Right now, though, it's a quiet, almost lonely place. I'm not feeling lonely persay, but I'm feeling like I want to be alone, in a quiet room with my quiet thoughts. This works out well for me because it's 4am, and the people around me are sleeping.
I've been pondering myself, and how I feel about my body. I've been wondering why I want so desperately to please other people. If I'm to be perfectly honest, I'm a very selfish person. I do want the people closest to me to be happy, and I certainly don't wish the world in general, harm. However, I feel.. that I shouldn't be judged so harshly for wanting to be myself, for wanting to play with toys, for being too complicated.
Often I feel both desperate for Human companionship, but at the same time, I push my friends and family away. I blame my poor short term memory, but I think too much about myself, to think often of calling my family and friends. I want to change that about myself, but I don't know how. I obviously care about how people feel towards me, because I won't make a promise, if I'm not sure that I can keep it.
I don't know how to explain myself, without making anyone uncomfortable. I wish sometimes that I cared a little bit less about what people think of me, but in some ways I don't care what anyone thinks. I want to be liked, but I want to be myself. How do I draw a line? Where do I take my cues from? Society can be very open-minded, but if you walk around the corner, the same thing that was accepted, just the other way, is being rebuked here.

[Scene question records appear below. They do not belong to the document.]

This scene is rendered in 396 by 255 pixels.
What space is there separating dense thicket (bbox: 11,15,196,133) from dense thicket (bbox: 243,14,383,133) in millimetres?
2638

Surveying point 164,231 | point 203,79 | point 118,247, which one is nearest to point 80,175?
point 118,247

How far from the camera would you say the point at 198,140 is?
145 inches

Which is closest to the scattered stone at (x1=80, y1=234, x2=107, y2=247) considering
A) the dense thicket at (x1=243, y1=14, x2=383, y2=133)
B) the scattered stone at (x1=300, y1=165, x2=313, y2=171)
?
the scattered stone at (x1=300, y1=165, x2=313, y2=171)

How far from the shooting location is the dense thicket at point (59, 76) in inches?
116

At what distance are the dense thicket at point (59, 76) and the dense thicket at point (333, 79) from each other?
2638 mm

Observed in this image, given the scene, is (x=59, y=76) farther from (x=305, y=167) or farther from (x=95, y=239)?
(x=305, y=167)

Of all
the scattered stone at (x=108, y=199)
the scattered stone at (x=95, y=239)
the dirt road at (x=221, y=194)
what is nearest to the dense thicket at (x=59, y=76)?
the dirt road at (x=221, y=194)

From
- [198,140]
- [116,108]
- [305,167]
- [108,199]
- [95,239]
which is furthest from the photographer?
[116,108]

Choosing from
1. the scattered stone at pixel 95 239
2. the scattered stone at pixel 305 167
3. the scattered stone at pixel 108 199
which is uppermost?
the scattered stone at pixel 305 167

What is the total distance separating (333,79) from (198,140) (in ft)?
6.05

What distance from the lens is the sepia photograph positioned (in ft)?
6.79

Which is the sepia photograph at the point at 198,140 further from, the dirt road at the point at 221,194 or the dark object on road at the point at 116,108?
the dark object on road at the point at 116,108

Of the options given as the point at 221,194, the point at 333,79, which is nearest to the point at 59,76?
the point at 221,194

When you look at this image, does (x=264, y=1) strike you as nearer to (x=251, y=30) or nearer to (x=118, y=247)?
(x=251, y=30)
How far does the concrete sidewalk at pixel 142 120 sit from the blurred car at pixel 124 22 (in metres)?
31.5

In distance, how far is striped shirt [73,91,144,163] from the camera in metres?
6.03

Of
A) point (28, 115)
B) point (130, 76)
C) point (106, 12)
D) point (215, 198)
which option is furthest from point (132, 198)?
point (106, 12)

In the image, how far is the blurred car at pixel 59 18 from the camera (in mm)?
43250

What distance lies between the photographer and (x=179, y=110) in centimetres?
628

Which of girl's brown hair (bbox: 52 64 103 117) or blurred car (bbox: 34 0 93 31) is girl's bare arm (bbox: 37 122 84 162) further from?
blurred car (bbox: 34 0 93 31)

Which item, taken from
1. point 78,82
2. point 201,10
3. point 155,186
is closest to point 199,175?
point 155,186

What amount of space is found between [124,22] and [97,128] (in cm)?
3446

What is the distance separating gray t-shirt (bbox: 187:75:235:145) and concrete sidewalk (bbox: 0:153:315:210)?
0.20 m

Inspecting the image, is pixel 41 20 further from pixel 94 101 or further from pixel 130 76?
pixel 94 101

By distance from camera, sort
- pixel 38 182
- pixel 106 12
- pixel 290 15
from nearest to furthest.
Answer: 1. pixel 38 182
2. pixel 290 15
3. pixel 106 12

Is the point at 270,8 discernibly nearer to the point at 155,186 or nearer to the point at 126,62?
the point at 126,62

I don't know why I think about these things, and it's very rare that I feel I'm thinking clearly enough to ponder them. I wonder how clearly I'll be able to think when I'm back in the thick of things.
I do want a busy social life, to fill that emptiness that everyone feels. I want friends, and good food, and fond memories. I want inside jokes, and affectionate pets, and most of all, I want to learn to be happy to be alone.
The thought of living in a home entirely by myself, scares me, more than I can explain in words. The thought of moving across the country, so far away from my family, terrified me. I did it, because I was terrified of losing the man I loved, and because I wanted to grow.
I think that I've grown alot, but I still feel like a very scared, very small child, when I think about being an adult, all by myself. It's not just the comfort and companionship of a spouse or roommate. I'm scared of living. I don't really want to die either, but I mean, I'm scared of the pain that happens with daily experiences.
I think that is one of the reasons, that I joke so much, and try so hard to make everyone around me happy. I want alot of things for myself, but being surrounded by people that won't hurt me, is the most important thing.
When I think about the past, there have been alot of things, big and little, that scarred. Some scars are physical, some emotional, some psychological. If I think too hard about those things, I realize they still sting. I don't dwell on the past as much now, as I did a decade ago, but I don't feel that I have accomplished anything worthwhile either.
I've been stumbling along in my life, going from one tiny minute task, to the next. I'm afraid to look at the big picture. The furthest I've ever planned ahead is about five years at this point, and even so, it's.. not really a solid plan. It's another plan that's safe.
I used to take risks all the time. I have the scars and trophies to prove it. At some point, that reckless but brave side of myself got burned very badly and became scared. I can't pinpoint an exact point, but I can think of several big painful pieces that contributed.
I'm twenty five now. Logic tells me that I won't feel any smarter in another twenty five years. I'll still be stumbling along, but hopefully I'll have more to show for it.